- _TASK DESCRIPTION_:
Starting at the line that contains "Which appears farther" and continuing through the end of the records, arrange those records as a two-column CSV with the headers text and answer, one row per record. Put each value in its own quoted field and replace any line breaks with spaces.

··· GIVEN RECORDS

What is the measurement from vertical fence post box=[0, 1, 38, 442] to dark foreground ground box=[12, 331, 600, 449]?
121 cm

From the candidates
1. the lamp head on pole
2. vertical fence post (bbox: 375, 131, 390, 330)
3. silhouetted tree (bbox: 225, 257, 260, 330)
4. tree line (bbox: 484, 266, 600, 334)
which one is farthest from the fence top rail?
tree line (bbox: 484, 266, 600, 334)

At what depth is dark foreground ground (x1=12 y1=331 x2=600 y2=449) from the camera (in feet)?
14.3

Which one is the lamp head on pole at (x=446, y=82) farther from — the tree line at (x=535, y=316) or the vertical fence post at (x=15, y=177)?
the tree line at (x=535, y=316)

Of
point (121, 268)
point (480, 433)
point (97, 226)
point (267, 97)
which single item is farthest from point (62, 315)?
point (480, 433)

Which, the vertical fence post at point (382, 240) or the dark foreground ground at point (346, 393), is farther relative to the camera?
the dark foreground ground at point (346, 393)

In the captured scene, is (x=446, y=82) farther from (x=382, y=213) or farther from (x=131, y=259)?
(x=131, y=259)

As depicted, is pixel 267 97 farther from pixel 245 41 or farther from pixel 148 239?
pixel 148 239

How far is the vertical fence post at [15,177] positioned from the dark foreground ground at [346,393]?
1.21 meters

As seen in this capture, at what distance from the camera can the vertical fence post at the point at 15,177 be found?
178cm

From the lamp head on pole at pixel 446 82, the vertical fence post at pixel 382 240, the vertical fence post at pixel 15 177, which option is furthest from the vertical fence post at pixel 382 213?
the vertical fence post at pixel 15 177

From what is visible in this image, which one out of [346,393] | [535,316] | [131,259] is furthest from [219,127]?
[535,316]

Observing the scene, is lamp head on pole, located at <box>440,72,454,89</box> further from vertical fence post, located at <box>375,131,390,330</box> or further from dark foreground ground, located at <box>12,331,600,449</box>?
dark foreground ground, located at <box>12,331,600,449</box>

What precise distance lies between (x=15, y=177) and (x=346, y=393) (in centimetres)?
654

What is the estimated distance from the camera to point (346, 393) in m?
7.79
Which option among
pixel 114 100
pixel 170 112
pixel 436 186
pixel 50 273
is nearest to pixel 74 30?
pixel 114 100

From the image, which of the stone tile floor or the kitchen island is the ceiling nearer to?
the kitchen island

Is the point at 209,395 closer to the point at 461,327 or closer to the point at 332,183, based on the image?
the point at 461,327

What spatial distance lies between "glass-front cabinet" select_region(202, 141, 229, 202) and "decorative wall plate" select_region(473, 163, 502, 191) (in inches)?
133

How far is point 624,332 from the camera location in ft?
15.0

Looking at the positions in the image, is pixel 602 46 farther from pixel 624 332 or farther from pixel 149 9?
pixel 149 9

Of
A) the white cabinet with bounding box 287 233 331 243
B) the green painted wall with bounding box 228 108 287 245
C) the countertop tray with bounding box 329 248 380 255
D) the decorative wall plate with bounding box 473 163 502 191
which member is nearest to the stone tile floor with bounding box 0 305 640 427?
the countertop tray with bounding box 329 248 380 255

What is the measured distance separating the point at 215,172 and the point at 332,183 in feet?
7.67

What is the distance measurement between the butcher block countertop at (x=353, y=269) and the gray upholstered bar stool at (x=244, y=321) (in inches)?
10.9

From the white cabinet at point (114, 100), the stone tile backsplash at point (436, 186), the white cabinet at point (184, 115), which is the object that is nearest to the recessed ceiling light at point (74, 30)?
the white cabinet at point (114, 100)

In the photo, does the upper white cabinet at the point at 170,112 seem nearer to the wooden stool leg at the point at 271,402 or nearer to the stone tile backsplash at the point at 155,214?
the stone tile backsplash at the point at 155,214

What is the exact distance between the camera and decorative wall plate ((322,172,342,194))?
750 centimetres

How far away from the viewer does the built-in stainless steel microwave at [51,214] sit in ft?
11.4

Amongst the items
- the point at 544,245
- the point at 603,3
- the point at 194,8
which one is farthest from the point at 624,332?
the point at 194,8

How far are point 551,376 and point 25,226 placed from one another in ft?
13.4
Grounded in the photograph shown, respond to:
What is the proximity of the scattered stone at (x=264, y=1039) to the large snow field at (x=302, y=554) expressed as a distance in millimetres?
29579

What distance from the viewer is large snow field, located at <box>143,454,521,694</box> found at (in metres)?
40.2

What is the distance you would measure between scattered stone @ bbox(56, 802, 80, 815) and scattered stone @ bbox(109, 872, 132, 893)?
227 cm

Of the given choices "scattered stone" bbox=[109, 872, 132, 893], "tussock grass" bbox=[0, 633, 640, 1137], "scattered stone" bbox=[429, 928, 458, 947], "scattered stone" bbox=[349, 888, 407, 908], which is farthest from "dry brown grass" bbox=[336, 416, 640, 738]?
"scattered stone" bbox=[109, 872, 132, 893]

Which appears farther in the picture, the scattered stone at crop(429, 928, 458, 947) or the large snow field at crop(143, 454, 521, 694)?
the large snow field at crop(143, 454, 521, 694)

······

- _EXERCISE OUTPUT_:
text,answer
"Which appears farther in the picture, the scattered stone at crop(429, 928, 458, 947) or the large snow field at crop(143, 454, 521, 694)?","the large snow field at crop(143, 454, 521, 694)"